Com extrema doçura amarelece a infância
nas caixas ordenadas em cada visita.
Sem pensamento possível, miro-me.
Reconheço-me: olá, subo à nespereira pela malícia acima
toco o arco das bruxas, e, enforquilhado
tiro a broa das alhadas do bife
e berlindo o Universo com dois olhos contentes
e, óbviamente incontáveis, caroços de nêspera.

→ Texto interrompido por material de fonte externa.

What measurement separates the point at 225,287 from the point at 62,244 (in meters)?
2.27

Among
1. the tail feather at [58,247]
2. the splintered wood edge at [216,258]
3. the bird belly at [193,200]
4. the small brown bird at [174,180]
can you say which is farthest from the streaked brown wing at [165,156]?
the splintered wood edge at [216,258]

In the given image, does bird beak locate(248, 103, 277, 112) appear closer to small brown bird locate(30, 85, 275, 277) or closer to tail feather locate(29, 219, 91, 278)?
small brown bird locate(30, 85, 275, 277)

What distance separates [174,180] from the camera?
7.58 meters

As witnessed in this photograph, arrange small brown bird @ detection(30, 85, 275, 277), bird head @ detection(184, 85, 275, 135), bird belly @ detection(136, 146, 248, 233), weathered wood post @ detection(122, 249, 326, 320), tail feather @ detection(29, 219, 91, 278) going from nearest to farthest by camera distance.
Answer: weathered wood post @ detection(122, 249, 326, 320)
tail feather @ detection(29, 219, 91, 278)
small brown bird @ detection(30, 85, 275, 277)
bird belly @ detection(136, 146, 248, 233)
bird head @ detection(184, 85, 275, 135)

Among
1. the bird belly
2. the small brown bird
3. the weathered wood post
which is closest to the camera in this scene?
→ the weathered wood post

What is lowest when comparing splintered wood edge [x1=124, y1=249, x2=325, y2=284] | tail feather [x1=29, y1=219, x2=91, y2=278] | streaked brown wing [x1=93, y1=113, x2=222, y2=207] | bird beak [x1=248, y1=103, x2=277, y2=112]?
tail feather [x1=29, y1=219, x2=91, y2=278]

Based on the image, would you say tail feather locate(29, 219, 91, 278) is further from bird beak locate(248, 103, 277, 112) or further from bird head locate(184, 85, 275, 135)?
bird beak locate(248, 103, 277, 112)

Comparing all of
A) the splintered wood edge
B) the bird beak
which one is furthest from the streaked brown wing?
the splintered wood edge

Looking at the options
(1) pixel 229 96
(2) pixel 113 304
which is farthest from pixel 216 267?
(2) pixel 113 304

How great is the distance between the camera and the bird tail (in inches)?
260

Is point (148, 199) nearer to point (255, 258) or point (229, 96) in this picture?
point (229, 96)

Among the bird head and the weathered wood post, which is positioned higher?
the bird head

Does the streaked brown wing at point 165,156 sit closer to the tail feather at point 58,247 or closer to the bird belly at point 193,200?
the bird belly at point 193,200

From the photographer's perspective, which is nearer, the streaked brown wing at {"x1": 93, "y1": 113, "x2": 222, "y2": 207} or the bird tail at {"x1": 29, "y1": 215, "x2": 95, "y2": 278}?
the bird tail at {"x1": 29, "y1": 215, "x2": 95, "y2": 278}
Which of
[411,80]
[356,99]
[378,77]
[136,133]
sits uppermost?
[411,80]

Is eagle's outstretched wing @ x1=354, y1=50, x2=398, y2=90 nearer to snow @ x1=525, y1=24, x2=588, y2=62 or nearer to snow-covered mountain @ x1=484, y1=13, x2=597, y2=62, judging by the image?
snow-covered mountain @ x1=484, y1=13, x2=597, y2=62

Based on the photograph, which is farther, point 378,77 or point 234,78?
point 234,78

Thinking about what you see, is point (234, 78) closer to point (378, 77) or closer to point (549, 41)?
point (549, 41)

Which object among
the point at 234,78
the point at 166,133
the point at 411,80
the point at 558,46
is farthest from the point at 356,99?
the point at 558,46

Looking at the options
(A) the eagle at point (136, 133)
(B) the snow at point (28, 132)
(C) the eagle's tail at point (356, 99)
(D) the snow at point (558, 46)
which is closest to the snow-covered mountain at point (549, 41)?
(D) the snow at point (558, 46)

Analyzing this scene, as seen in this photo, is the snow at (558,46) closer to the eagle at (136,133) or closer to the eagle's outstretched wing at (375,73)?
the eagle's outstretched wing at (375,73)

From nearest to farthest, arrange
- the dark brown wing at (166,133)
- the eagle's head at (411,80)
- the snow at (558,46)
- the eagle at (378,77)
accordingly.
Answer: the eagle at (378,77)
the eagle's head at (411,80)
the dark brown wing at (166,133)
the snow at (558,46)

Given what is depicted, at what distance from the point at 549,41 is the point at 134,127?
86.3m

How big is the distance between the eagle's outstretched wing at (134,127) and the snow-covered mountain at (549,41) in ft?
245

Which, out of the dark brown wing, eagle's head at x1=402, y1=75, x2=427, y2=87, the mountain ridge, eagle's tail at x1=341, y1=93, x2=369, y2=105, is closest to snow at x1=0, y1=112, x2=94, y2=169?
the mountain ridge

Pita branca, pita preta, pinta branca – pinta preta.
À volta do olho redondo imobilizam-se as pintas
num plano de atenção. Dona pedrez roufeja
o convite, e o olho faz-se o pórtico enorme
por onde entro a patinar de barriga e um pouco surdo
no labirinto sem curvas de uma quente ansiedade
e torno a sair à mesa no amarelo do ovo
riso babão reflectido no bojo do candeeiro
a falar baixo da avó, o brilhar dos dentes da avó
o esmalte laranja das caçarolas, o tinir das malgas
o encher lento e morno da barriga a apertar o corção.
(o João pestana entrou agora e cerrou a porta
Avó tenho tosse. Queres um patacão?Toma.)
Do forro pingam bordões da guitarra.
E da boca da guitarra sai um silêncio grosso e contente
como  um jorro de sangue que me lava os olhos
me rodeia, me embala e onde navego
no exatíssimo instante que antecede
o grande mergulho no meio do Sol.

Recortada no estanho da hesitação tremeluz a sardinha.
Busca os fundos da memória, fende a carne mais antiga
Desce fresca entre duas águas, crepita num azul de escama
Meigo e seguro bisturi asséptico, a sardinha, revela agora
o pequeno nódulo perlífero que cresce girando
e, subitamente mole, é o branco duro da duna
é o orvalho das camarinhas, é o barulho morno dos pés na caruma
é um besugar sem vento nas canas, um rasquinhar de formigas
é o espantoso silencio do mar, só evidente
no segundo após a vaga quebrada

Buraco movediço na paisagem, borrão preto
elástico, roja a sombra que projecta
e transporta sem custo duas palhetas de hipnose.
Não faz ruidos , não é daqui, só vagueia
pelo presente. Determinado num sem rumo certo
presente-se-lhe a cabeça cheia de esmeraldas
que saiem em pedradas rápidas e se fundem
imediatamente na luz de antemanhã.
Sinto o peso da bola de sombra
o arripio da cerda na orelha
o apunhalar das unhas na coberta de papa
e o roronar desta máquina de meiguice.
Bichinho gato.
Bichinho. Meu gato,

(Poema ou parte do poema premiado no concurso da Câmara Municipal de Lourenço Marques, recuperado em fragmentos do original.)